# losing control of third eye lids....



## LOVEisGOLDEN (Jan 4, 2008)

sorry i have no answers, but wanted to welcome you & send some good thoughts your way!


----------



## BeauShel (May 20, 2007)

I havent heard of this but I am sure that someone will know what it is. We have alot of very smart people that may be able to help you. Good luck and cant wait to see pictures of your handsome boy.


----------



## missmarstar (Jul 22, 2007)

welcome to the forum! hope someone can give you some advice


----------



## Jackson'sMom (Oct 13, 2007)

Sorry to hear about your pup's problem. Is there a veterinary ophthalmologist near you who can check out your dog's eyes?


----------



## fostermom (Sep 6, 2007)

Did she take a pressure reading on his eyes? I had a senior girl (she was 12 at the time) who had her third eyelid come over her one eye. The vet thought that she might have a cracked tooth that was causing swelling behind her eye. We took her to the opthamologist who tested the pressure in her eye and it was through the roof. We got glaucoma drops that relieved the pressure and between them and a tooth extraction, she was better in no time. If the pressure gets too high in his eyes, it can cause permanent damage.

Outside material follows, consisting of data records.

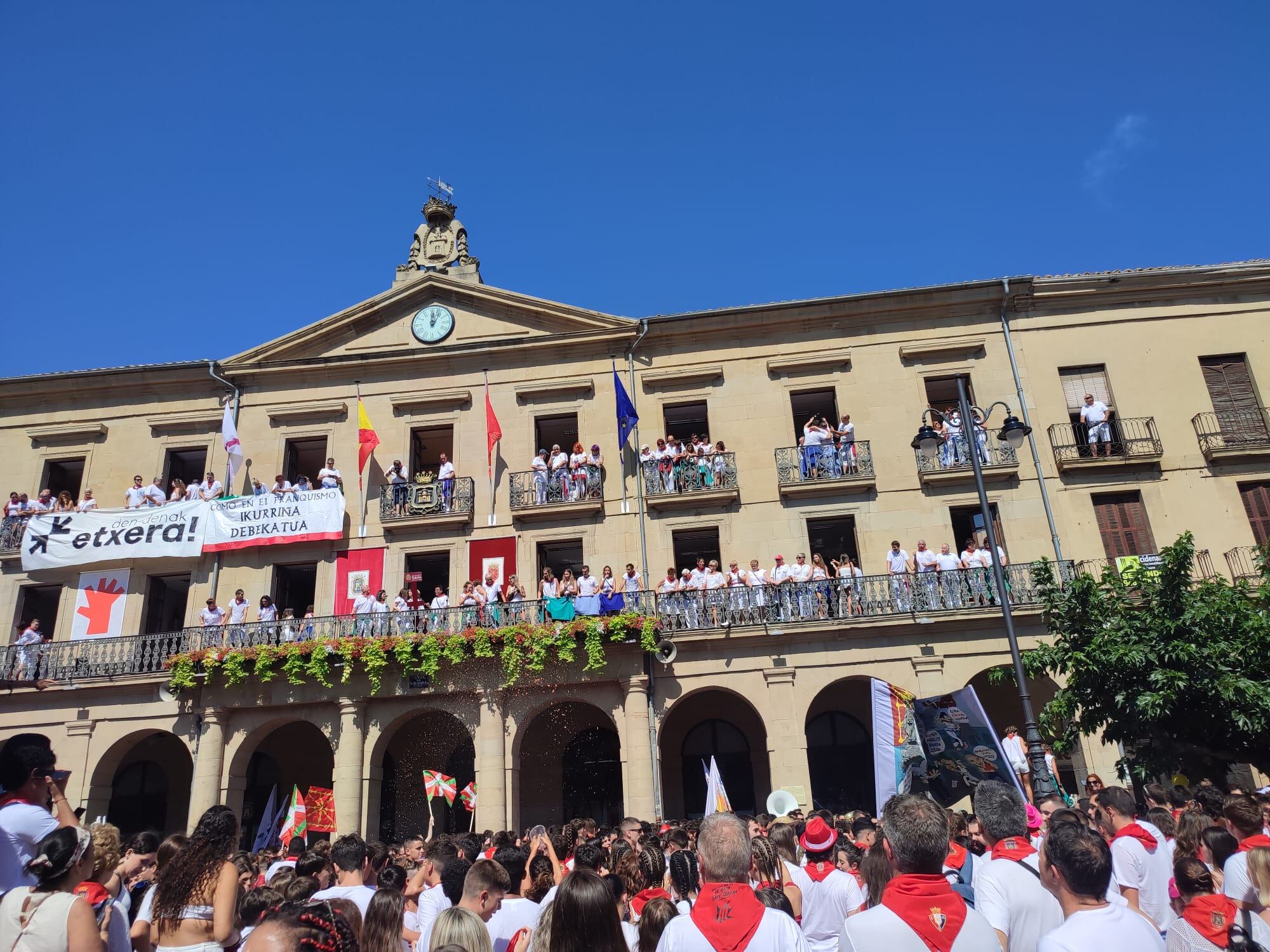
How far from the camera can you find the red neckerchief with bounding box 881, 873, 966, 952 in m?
3.91

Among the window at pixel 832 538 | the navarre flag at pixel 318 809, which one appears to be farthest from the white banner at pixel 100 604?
the window at pixel 832 538

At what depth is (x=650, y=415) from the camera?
2222 cm

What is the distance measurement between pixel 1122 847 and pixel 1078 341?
17948mm

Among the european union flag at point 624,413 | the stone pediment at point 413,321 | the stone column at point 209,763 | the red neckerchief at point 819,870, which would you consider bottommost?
the red neckerchief at point 819,870

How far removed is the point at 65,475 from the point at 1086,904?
26.6 metres

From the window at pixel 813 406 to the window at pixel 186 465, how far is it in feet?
49.7

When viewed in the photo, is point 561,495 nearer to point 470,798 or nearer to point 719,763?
point 470,798

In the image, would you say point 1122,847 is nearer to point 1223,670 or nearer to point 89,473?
point 1223,670

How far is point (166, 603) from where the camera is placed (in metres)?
22.6

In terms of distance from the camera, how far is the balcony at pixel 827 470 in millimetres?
20750

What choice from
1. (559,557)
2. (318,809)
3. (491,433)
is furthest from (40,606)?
(559,557)

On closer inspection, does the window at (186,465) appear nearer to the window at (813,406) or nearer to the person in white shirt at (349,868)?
the window at (813,406)

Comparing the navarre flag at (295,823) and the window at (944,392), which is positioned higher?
the window at (944,392)

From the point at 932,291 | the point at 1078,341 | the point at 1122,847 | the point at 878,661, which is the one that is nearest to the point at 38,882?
the point at 1122,847
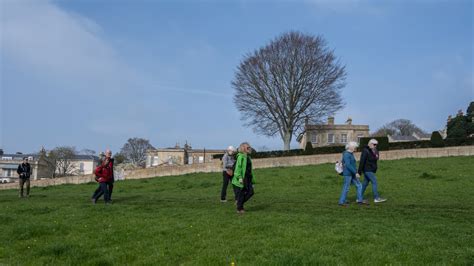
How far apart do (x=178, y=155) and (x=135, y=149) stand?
16.0 metres

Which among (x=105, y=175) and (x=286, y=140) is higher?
(x=286, y=140)

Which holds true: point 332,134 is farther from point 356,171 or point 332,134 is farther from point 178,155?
point 356,171

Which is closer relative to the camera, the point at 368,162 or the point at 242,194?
the point at 242,194

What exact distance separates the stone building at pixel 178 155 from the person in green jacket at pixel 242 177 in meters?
79.9

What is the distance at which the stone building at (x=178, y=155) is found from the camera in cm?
9388

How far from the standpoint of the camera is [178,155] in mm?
95312

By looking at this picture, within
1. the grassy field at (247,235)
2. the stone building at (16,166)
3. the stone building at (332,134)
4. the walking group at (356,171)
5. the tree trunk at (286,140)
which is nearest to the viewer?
the grassy field at (247,235)

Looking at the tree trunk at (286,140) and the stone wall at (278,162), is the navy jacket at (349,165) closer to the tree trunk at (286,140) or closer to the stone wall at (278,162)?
the stone wall at (278,162)

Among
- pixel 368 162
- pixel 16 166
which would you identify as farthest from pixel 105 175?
pixel 16 166

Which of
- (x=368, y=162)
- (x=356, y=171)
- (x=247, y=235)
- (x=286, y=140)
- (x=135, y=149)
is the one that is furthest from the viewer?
(x=135, y=149)

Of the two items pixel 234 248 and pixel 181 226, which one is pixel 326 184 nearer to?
pixel 181 226

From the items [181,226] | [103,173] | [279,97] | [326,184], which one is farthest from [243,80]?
[181,226]

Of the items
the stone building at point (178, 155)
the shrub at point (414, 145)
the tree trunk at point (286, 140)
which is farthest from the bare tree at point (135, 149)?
the shrub at point (414, 145)

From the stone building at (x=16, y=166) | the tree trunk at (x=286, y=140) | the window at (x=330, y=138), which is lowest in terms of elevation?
the stone building at (x=16, y=166)
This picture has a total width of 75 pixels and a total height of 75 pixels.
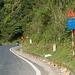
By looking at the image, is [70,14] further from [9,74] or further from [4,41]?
[4,41]

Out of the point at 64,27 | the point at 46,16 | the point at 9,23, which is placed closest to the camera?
the point at 64,27

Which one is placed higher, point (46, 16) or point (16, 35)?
point (46, 16)

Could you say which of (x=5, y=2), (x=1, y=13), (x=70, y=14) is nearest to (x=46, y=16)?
(x=70, y=14)

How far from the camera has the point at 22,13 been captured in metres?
61.9

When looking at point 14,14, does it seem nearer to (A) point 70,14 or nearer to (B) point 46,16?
(B) point 46,16

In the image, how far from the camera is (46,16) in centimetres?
2162

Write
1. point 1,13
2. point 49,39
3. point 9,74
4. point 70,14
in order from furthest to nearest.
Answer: point 1,13 < point 49,39 < point 70,14 < point 9,74

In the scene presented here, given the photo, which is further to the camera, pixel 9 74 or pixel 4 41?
pixel 4 41

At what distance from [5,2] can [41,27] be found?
55.9m

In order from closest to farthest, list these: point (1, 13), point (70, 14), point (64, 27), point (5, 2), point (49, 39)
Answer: point (70, 14) → point (64, 27) → point (49, 39) → point (1, 13) → point (5, 2)

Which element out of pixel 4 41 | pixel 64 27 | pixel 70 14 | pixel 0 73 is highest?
pixel 70 14

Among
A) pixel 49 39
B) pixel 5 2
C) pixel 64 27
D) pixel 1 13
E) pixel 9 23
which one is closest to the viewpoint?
pixel 64 27

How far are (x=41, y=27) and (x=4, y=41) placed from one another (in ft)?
133

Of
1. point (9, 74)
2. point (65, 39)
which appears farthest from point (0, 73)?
point (65, 39)
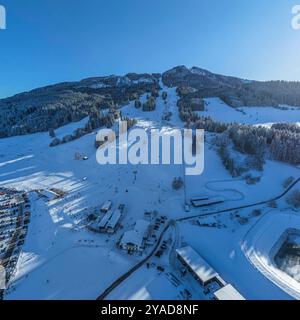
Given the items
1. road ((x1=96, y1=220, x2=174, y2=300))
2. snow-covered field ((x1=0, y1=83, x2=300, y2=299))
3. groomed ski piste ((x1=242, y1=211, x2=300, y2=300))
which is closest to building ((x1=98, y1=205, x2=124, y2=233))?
snow-covered field ((x1=0, y1=83, x2=300, y2=299))

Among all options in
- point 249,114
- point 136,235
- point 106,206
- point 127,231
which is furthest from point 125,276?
point 249,114

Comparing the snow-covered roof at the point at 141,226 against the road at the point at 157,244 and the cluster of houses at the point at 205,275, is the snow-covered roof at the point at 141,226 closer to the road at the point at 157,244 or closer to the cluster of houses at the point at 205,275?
the road at the point at 157,244

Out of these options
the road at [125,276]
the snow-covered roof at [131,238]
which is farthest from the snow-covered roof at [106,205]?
the road at [125,276]

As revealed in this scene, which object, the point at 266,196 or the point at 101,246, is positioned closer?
the point at 101,246

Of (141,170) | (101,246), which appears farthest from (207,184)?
(101,246)

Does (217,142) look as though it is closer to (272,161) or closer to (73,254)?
(272,161)
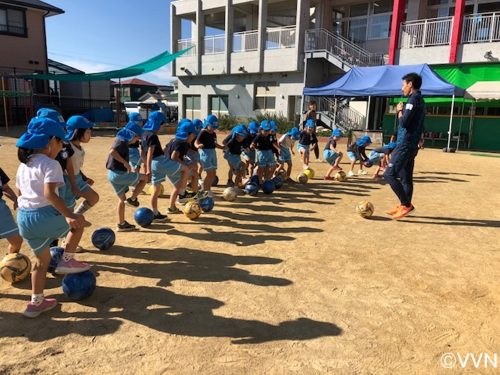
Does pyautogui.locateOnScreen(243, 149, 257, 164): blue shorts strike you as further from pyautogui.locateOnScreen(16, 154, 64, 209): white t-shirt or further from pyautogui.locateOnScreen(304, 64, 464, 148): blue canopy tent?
pyautogui.locateOnScreen(304, 64, 464, 148): blue canopy tent

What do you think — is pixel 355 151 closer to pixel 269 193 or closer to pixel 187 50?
pixel 269 193

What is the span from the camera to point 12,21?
2828cm

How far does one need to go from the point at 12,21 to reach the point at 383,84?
2560 centimetres

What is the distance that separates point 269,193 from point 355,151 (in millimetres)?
3991

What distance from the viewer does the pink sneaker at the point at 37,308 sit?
370 cm

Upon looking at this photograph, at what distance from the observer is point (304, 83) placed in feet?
82.5

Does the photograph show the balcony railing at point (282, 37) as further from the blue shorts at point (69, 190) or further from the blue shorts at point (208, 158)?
the blue shorts at point (69, 190)

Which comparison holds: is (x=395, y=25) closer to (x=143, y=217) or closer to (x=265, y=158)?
(x=265, y=158)

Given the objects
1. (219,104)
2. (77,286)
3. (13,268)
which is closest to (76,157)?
(13,268)

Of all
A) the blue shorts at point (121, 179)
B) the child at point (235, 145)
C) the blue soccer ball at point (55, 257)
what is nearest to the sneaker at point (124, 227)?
the blue shorts at point (121, 179)

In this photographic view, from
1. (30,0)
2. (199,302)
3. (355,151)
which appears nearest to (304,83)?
(355,151)

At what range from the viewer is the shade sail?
16375 mm

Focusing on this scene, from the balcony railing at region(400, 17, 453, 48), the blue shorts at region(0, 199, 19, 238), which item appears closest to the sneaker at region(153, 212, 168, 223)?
the blue shorts at region(0, 199, 19, 238)

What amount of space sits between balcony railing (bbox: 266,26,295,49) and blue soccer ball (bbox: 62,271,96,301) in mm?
24323
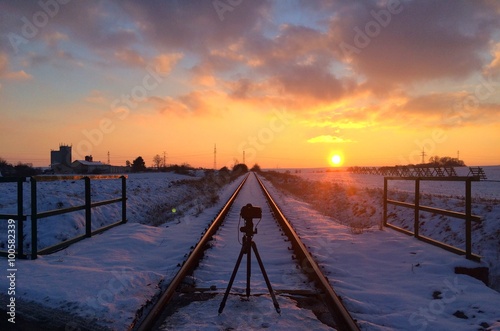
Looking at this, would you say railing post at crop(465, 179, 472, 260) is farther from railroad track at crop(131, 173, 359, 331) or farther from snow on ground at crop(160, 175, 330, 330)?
snow on ground at crop(160, 175, 330, 330)

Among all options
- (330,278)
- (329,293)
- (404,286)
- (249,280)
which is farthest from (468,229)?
(249,280)

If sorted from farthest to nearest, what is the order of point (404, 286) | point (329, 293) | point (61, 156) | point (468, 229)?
point (61, 156) < point (468, 229) < point (404, 286) < point (329, 293)

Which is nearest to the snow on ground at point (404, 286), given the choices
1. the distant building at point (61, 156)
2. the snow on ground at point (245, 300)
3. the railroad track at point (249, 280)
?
the railroad track at point (249, 280)

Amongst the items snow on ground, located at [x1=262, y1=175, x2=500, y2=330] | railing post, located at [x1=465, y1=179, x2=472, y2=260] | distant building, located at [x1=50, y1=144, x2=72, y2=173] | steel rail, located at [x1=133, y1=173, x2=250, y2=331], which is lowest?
snow on ground, located at [x1=262, y1=175, x2=500, y2=330]

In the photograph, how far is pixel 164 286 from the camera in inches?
219

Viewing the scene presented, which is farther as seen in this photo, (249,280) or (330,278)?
(330,278)

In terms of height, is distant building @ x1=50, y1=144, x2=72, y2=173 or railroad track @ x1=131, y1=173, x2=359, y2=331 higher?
distant building @ x1=50, y1=144, x2=72, y2=173

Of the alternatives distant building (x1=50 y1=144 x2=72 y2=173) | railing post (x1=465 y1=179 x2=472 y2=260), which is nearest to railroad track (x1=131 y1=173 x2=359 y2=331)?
railing post (x1=465 y1=179 x2=472 y2=260)

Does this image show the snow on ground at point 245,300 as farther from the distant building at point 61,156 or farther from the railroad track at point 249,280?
the distant building at point 61,156

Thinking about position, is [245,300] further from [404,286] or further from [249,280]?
[404,286]

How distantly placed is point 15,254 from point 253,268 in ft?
14.7

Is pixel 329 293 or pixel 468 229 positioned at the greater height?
pixel 468 229

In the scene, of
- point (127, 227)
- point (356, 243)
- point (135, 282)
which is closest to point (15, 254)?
point (135, 282)

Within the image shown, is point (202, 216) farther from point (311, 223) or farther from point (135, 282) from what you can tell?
point (135, 282)
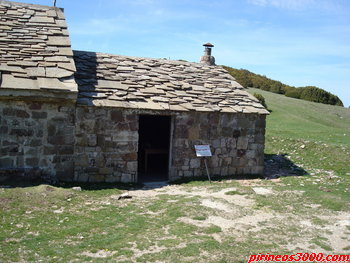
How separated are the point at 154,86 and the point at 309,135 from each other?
33.7 feet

Good luck! I hope he gets better soon.


----------



## rans0m00 (Feb 23, 2008)

Thank you all for your advice and words of encouragement. I will be looking for a vet opthamologist never had heard of one till now so the hunt begins. If anyone knows of one in Oklahoma please let me know. I will post a pic of him next time I'm around my computer usually do all my postings from my curve....

Thnaks,
Jon


----------



## qdawgg (Feb 24, 2008)

*Same problem*

Let me know how you make out, I just joined this site because our 2 year old Golden just started having the exact same problem as you described. The vet thought/thinks that it is Horners also but of course when we went to the vet her eyes were fine until we got home again. That was yesterday, today her eyes were fine all day and then my wife took her out to play with our niece and nephew and when they got back her third eye started to "push" up over her eyeball and her lower eyelid started to droop. I don't know if it is an allergy from outside, I thought maybe she got an irritation in both eyes and the cold air is causing the third eye to move up and protect the eyeball. So maybe she just needs a couple of days to recover.


----------



## LibertyME (Jan 6, 2007)

rans0m00 said:


> Thank you all for your advice and words of encouragement. I will be looking for a vet opthamologist never had heard of one till now so the hunt begins. If anyone knows of one in Oklahoma please let me know. I will post a pic of him next time I'm around my computer usually do all my postings from my curve....
> 
> Thnaks,
> Jon


Hi Jon:

Below are Dr.s Listed with the American College Of Veterinary Ophthalmologists from OK.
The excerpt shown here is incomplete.